This is a nice and fairly valuable instrument.  As both a family keepsake and an object of worth, it deserves the care and knowledge that a qualified shop can give it.  You've made an excellent move in that direction by consulting this site and there are many here who can give you very good advice.

----------


## hopefor4

Thanks again for the further advice.  I have of course spent some time investigating it on the internet, this site definately my first choice!  I can't seem to find to much on them, as there doesn't seem to be many around.  I would love the name of a reputable person to advise, as I mentioned, it looks to be in beautiful condition for something that is so old!  It is in the original case, and I think that helped protect all these years.  I am in the Toronto Canada area if you have any info for me!

Thanks again everyone!

Michelle

----------


## JEStanek

Michelle, Go to 12th Fret right in Toronto.  They should be able to help you.  Good luck. Unless you need the cash, keeping it in the family is a very honorable thing to do as well.  It's a fun instrument that is versatile across almost all styles of music.

Jamie

----------


## Schlegel

Yep, that's a real heirloom!  You can be proud to pass down a gem like that.  IMO, that's just the right kind of thing for a family treasure... worthy of being taken care of, but not so valuable that people feel they have no choice but to sell it.

Kailo

----------


## mrmando

Another vote for the Twelfth Fret. No, I haven't actually been there, but the place has a great reputation, and you can tell from the Web site that they know vintage instruments.

----------


## EdSherry

I echo the suggestion of the Twelfth Fret in Toronto.  Over the years, I've bought a number of instruments from them while visiting Toronto.  Good, knowledgeable and (in my experience) honest people .  -- Ed

----------


## Fretbear

My experience with places like the 12th Fret, are that invariably the instrument will be pronounced as "not worth very much", at least until they buy it, clean it and turn around to sell it for lots more than you received as a "rare vintage gem anyone would be proud to call their own.." (I'm from Toronto, and know how these places work, please don't try to convince me otherwise...) If they would sell it for you on commission, then it might possibly work more in your favour, but you will do much better with a private sale. Take excellent detailed photographs of the instrument from every angle and let the instrument sell itself here in the 'Cafe classifieds, which are checked regularly by interested people from around the globe.

----------


## EdSherry

Fretbear -- I don't know what your experience with "how these places work" is, or how much you've dealt with the folks at The Twelfth Fret in the past.  I don't live in Toronto, but I used to visit Toronto relatively frequently in the past on business, and I always had good experiences with them.

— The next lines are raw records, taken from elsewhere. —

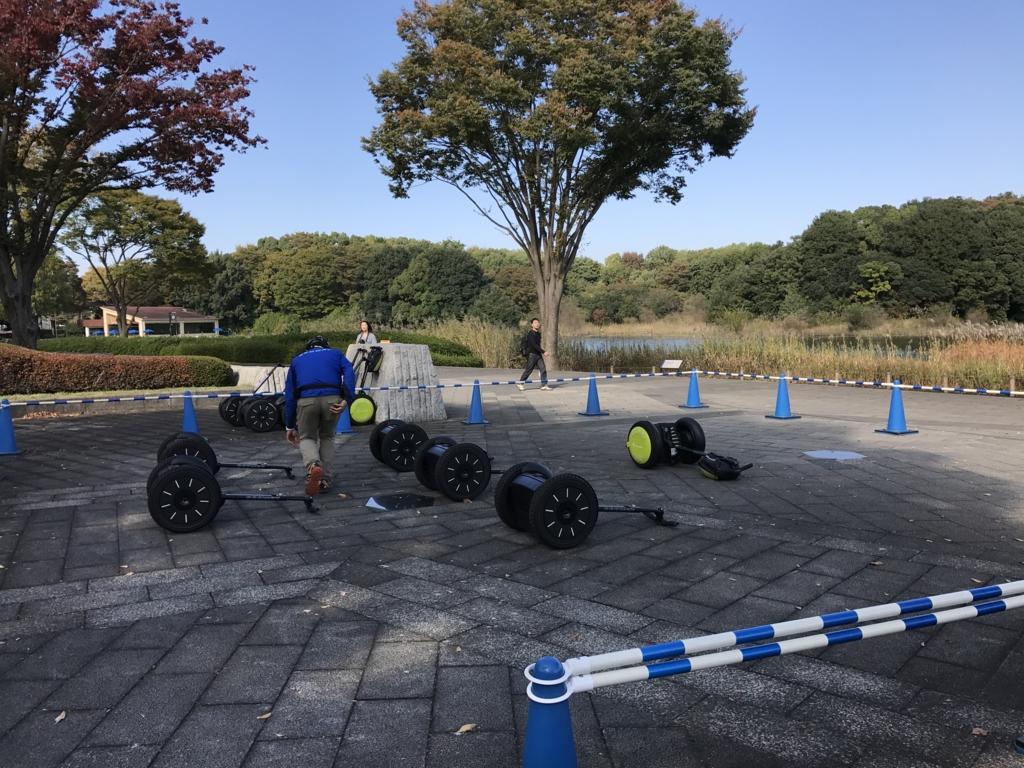 昭和記念公園 セグウエイツアー 講習場所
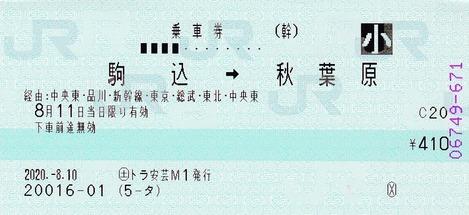 駒込⇒秋葉原2020.-8.12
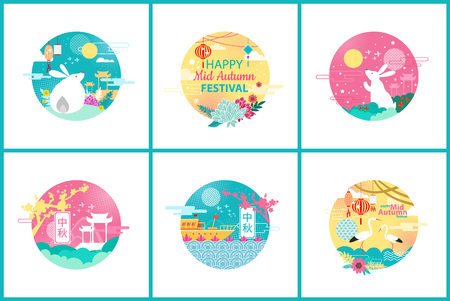 Happy mid autumn festival set, vector banner. Rabbits and heron couple, flower and paper lantern, cherry blossom, Chinese hieroglyphs, cartoon style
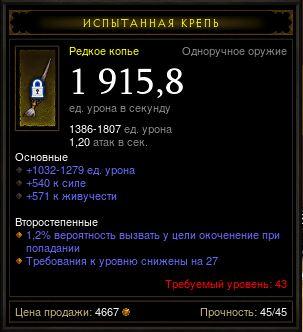 Купить Diablo 3 - Одноруч (43лвл) копьё 1915,8дпс 540си 571жив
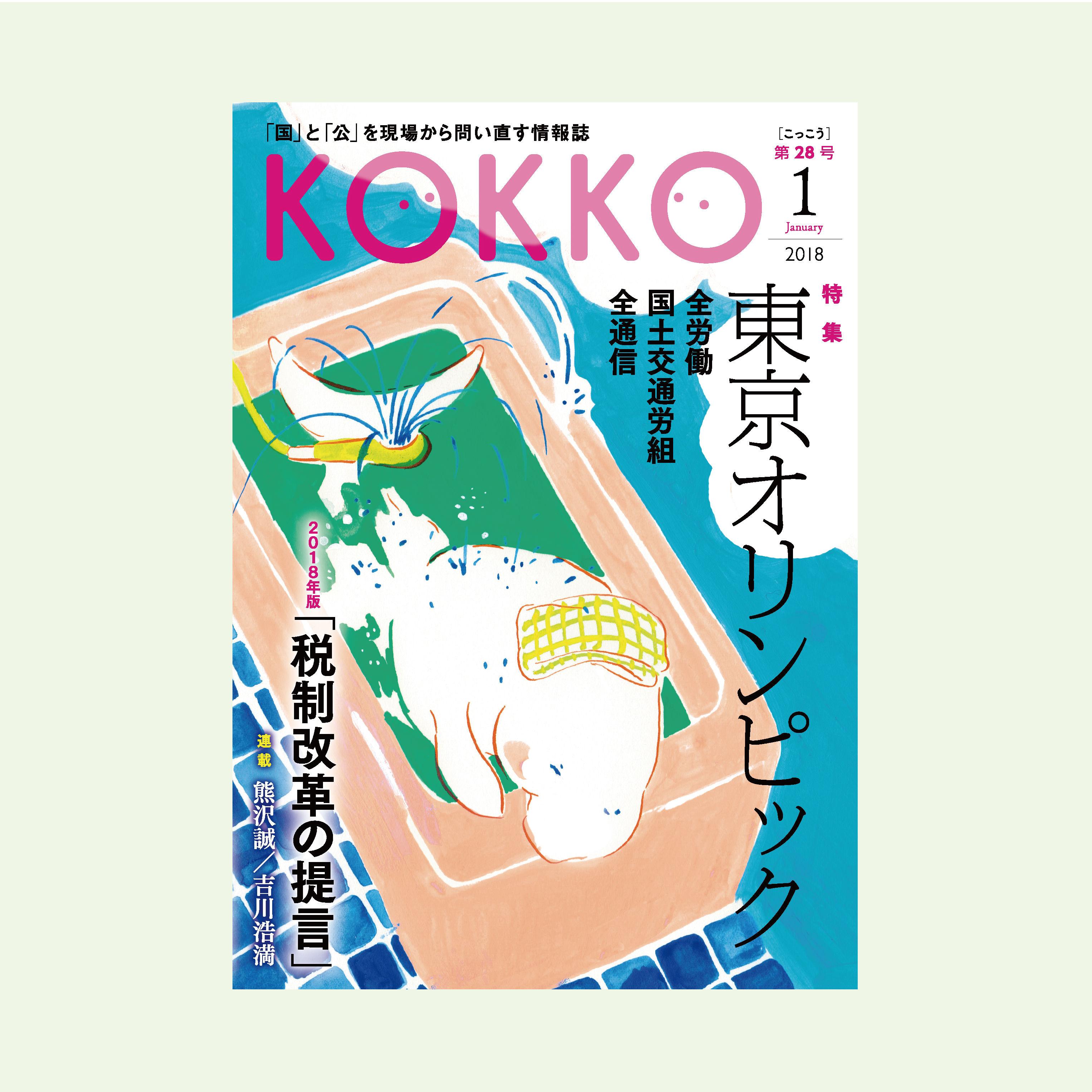 KOKKO第28号 [特集] 東京オリンピック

They do take in instruments instruments for sale on consignment, and in my experience their instrument descriptions are very accurate.

I agree completely with Martin that a typical "antiques appraiser" is far less likely to know what it's worth than the folks at the Twelfth Fret are.  Antiques appraisers by nature have to be generalists, valuing everything from silverware to paintings to furniture, to musical instruments from pianos to trombones.  The folks at the Twelfth Fret are specialists.  

Is it possible that the instrument could fetch more in a private sale?  Sure.  But they have both a website and a retail store that will advertises the instrument to lots of people who would otherwise never hear of the instrument for sale, and I suspect that their commission percentage is reasonable (though I don't have first-hand knowledge of their commission structure).  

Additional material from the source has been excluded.